begin Selection
IE add-on development: capturing keyboard input outside tabs

This is the fifth article in a series on IE add-on developpment.

Last time, I explained how you could use windows hooks to capture any key before IE itself got a chance to do anything with it. I also highlighted a problem: it didn't work in IE7 when the focus is not on the tabs. In this article, I'm providing a solution to that problem.

The problem we are running into is quite simple. Each tab run on its own thread, and we're installing thread-specific keyboard hooks. The top-level window, which contains some parts of the chrome that fall outside the tabs such as the back/forward buttons, the address bar, the search bar and the command bar (that's a lot of bars!), runs on a different thread too, so none of the keyboard hooks we've installed will catch that.

The solution is equally simple: we need to install a keyboard hook for the top-level window's thread. It's compounded slightly by three issues: each window can have multiple tabs (thus multiple instances of the BHO), but we only want to install the top-level hook once; each process can contain multiple top-level windows so we can't solve the first problem by using one hook per process; and we need a way to communicate with the active tab. There may be multiple ways to solve all these issues; below I give the ones I used for Find As You Type.
end Selection
begin Provided data
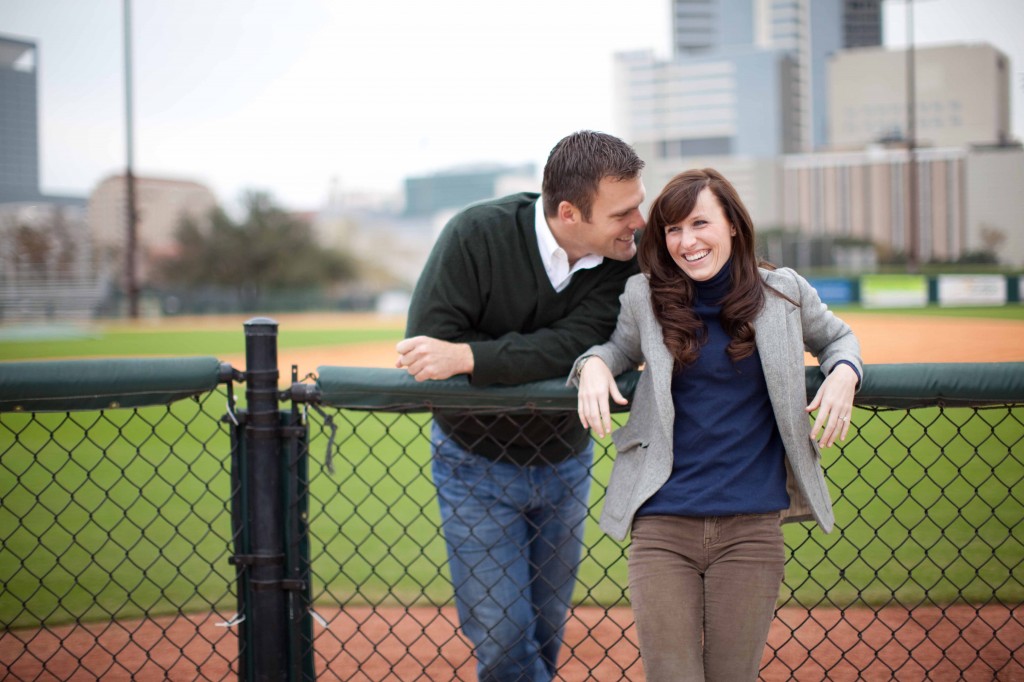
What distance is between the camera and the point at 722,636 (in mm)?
2105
end Provided data
▸ Required tasks:
(A) Duplicate the IE add-on article between "Last time, I" and "to that problem.", inclusive.
(B) Name every part of the browser chrome that the IE add-on article says falls outside the tabs.
(C) Write the next part of the IE add-on article, picking up after its final sentence.
The material plays no part in this work.

▸ Answers per task:
(A)
Last time, I explained how you could use windows hooks to capture any key before IE itself got a chance to do anything with it. I also highlighted a problem: it didn't work in IE7 when the focus is not on the tabs. In this article, I'm providing a solution to that problem.

(B) The back/forward buttons, the address bar, the search bar, the command bar

(C)
Installing the top-level hook

Before we get to worry about the other issues, let's look at how we install the keyboard hook. Unfortunately, BHOs are tied to a particular tab and its associated thread, so none of our code will ever run on the top-level window's thread. Fortunately, we can easily find the top-level window handle by using IWebBrowser2::get_HWND. Then we can use GetWindowsProcessThreadId to find the thread ID and install the hook. This is done in the BHO's SetSite method, just like setting the regular hook.

HWND hwnd;
if( SUCCEEDED(_browser->get_HWND(reinterpret_cast<SHANDLE_PTR*>(&hwnd))) )
{
    DWORD topLevelThreadId = GetWindowThreadProcessId(hwnd, NULL);
    DWORD currentThreadId = GetCurrentThreadId();
    if( topLevelThreadId != currentThreadId )
    {
        // Important: the hook needs to be unset!
        HHOOK hook = SetWindowsHookEx(WH_KEYBOARD, TopLevelKeyboardProc, NULL, topLevelThreadId);
    }
}

One interesting thing to not is that, before I set the hook, I compare the current thread ID to the top-level thread ID. If these two are the same, it means that either tabs are disabled or the user is running a browser older than IE7. In these cases, the regular hook will suffice so we don't need to install an additional one.

As you can see, in the above example I'm discarding the hook handle so I can't free it (I've made a note of that in the code to make sure nobody copies that sample and subsequently forgets to free the hook). That part is taken care of below.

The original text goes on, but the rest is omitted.